Different vote gives Trumbull commissioner candidate David Cook new life
By Ed Runyan
WARREN
The candidacy of Democrat David Cook for Trumbull County commissioner got new life Monday as one of the two Republican members of the county elections board changed her vote on whether Cook’s “bad penmanship” should remove him from the ballot.
Meanwhile, the board affirmed its earlier decision that removed Joe O’Grady as a candidate in the Democratic primary for sheriff.
After a hearing, Republican board member Cathi Creed, along with fellow Republican Ron Knight, voted to allow Cook on the March 15 ballot, while Democrats Mark Alberini and Ken Kubala upheld an earlier decision to remove him. The split means Ohio Secretary of State Jon Husted, a Republican, will break the tie.
Cook said he felt Kubala should have abstained from voting, which would have put Cook back on the ballot. Cook, a Democrat who hopes to run against incumbent county Commissioner Dan Polivka, said Kubala’s friendship with Polivka should have made him ineligible to vote on the matter. Polivka also is county Democratic Party chairman.
Asked afterward about Cook’s comments, Kubala said: “Being friends with public officials doesn’t mean a conflict of interest.”
Polivka promoted Kubala as interim county commissioner in August 2014, shortly after Democrat Paul Heltzel died. But members of the county Democratic Party Central Committee voted to elect Mauro Cantalamessa instead.
The elections board Dec. 28 ruled Cook ineligible to run in the primary because one page of his petitions had a confusing number on it, representing the number of signatures on that page of his petitions.
It was supposed to be a 21, but some board members felt it looked more like a 20. Alberini said that giving the wrong number was a clear-cut disqualifier under Ohio law.
Cook told the board Monday he has carpal-tunnel syndrome in his writing hand and arthritis in that wrist. “I think I just got in a hurry that day and my hand shook,” he said. He called it poor penmanship. “I thought I made a proper “1,” and that’s all it comes down to,” he said.

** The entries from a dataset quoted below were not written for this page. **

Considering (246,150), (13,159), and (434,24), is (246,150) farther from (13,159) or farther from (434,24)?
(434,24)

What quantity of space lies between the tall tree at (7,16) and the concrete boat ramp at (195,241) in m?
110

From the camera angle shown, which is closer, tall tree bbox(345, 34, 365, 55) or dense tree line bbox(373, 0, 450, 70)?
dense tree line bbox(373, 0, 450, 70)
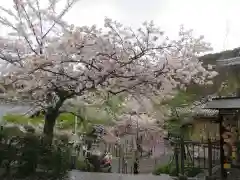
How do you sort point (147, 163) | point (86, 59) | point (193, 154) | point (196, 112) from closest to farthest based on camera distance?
point (86, 59)
point (193, 154)
point (196, 112)
point (147, 163)

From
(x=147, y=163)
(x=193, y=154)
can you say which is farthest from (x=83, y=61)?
(x=147, y=163)

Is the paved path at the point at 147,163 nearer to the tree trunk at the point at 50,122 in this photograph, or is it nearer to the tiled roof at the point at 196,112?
the tiled roof at the point at 196,112

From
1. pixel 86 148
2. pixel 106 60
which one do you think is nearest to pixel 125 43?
pixel 106 60

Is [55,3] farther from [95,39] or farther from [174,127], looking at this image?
[174,127]

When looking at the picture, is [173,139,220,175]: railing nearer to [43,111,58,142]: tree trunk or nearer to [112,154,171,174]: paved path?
[112,154,171,174]: paved path

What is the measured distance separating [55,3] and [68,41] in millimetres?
1840

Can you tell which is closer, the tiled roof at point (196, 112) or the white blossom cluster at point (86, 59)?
the white blossom cluster at point (86, 59)

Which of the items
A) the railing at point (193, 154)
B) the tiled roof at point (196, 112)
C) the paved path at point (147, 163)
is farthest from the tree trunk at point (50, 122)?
the tiled roof at point (196, 112)

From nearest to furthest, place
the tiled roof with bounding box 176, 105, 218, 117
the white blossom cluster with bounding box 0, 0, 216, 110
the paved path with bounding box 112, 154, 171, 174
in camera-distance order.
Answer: the white blossom cluster with bounding box 0, 0, 216, 110, the tiled roof with bounding box 176, 105, 218, 117, the paved path with bounding box 112, 154, 171, 174

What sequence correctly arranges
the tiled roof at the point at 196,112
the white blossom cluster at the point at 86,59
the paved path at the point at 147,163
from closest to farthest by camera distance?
the white blossom cluster at the point at 86,59, the tiled roof at the point at 196,112, the paved path at the point at 147,163

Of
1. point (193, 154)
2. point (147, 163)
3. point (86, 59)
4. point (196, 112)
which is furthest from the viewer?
point (147, 163)

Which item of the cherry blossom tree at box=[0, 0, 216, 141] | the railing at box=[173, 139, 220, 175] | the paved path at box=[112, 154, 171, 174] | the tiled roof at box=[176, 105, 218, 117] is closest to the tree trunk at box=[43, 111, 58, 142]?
the cherry blossom tree at box=[0, 0, 216, 141]

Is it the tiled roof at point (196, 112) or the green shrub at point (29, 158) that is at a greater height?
the tiled roof at point (196, 112)

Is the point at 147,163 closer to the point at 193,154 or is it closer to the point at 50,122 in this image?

Cook, of Warren, has run several times in the past for county commissioner and once for state representative. He has never held elective office.

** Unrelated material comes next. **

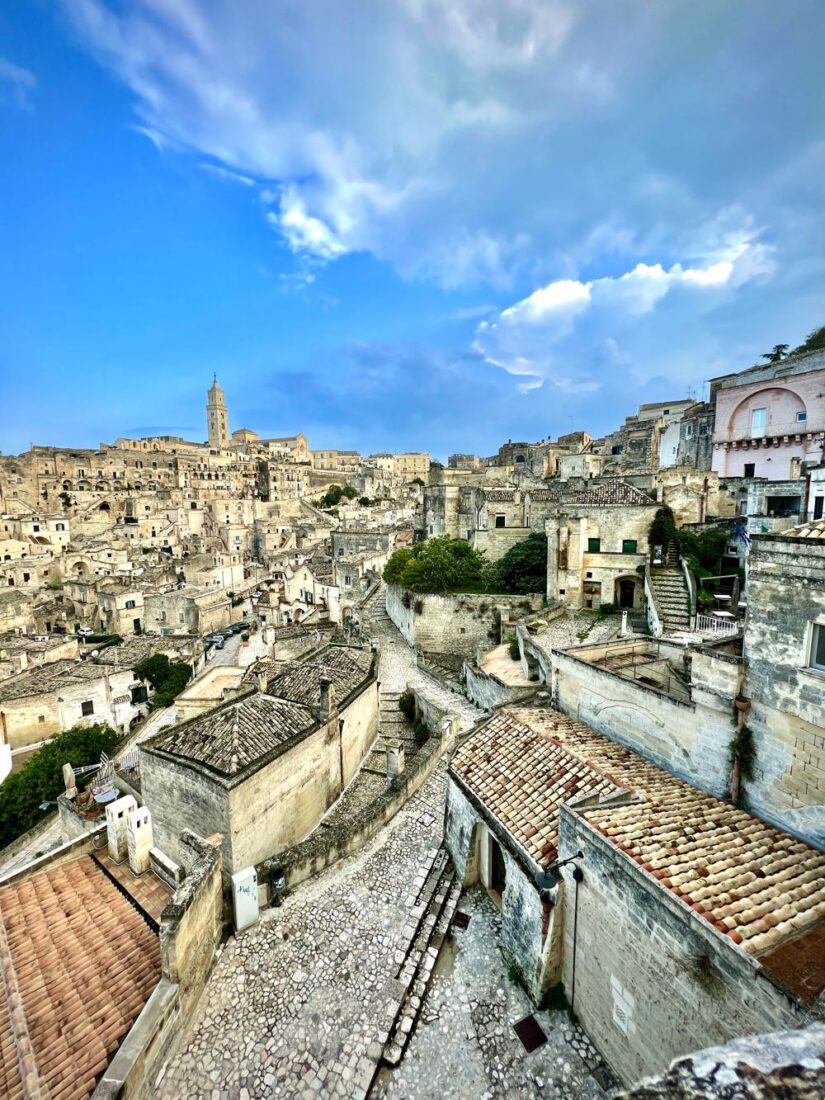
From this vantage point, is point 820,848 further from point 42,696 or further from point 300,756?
point 42,696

O’Grady’s attorney, John Large, told the elections board he believes O’Grady and another first-time candidate for sheriff, Democrat Paul Monroe, were both confused by their deadline to submit proof that they had the minimum qualifications to be sheriff.
Both men received a booklet from the elections board that elections officials acknowledge was “not as clear” as other guidance available.

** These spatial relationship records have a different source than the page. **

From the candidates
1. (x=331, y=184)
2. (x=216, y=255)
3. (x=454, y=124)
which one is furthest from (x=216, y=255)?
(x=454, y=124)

O’Grady was removed from the ballot because he turned in the proof Dec. 17, one day after the deadline. Monroe turned in his proof 22 minutes before the 4 p.m. deadline Dec. 16, Large said. Monroe, whose candidacy was approved by the elections board, has acknowledged that he gathered many of the documents the same day he submitted them.
Elections board employee Joanne Hulvalchick testified that she received a call from Monroe the morning of Dec. 16 asking for clarification of the deadline because someone had called him about it. Hulvalchick called Monroe back and said she did not know the deadline. She also called O’Grady’s treasurer, his sister Cathy O’Grady, and advised her that the deadline might be approaching.
Cathy O’Grady said she received a voicemail from Hulvalchick at 2 p.m. Dec. 16, when she got off work, and notified her brother. He didn’t have enough time to get all of the documents together that day and finished it the next day.
“Both of these men are responsible men, and they would not have waited to the last minute to do this” if they had gotten good information from the elections board, Large said of O’Grady and Monroe.
Before the board voted 4-0 to reject O’Grady’s appeal, board member Mark Alberini said board members “always lean toward putting candidates on the ballot ... but we are bound by the law and we have to make our decisions based on that.”
Alberini said a primary factor is that it is “a candidate’s responsibility ... to know the deadlines” and cited other guidance available that clearly stated the deadline.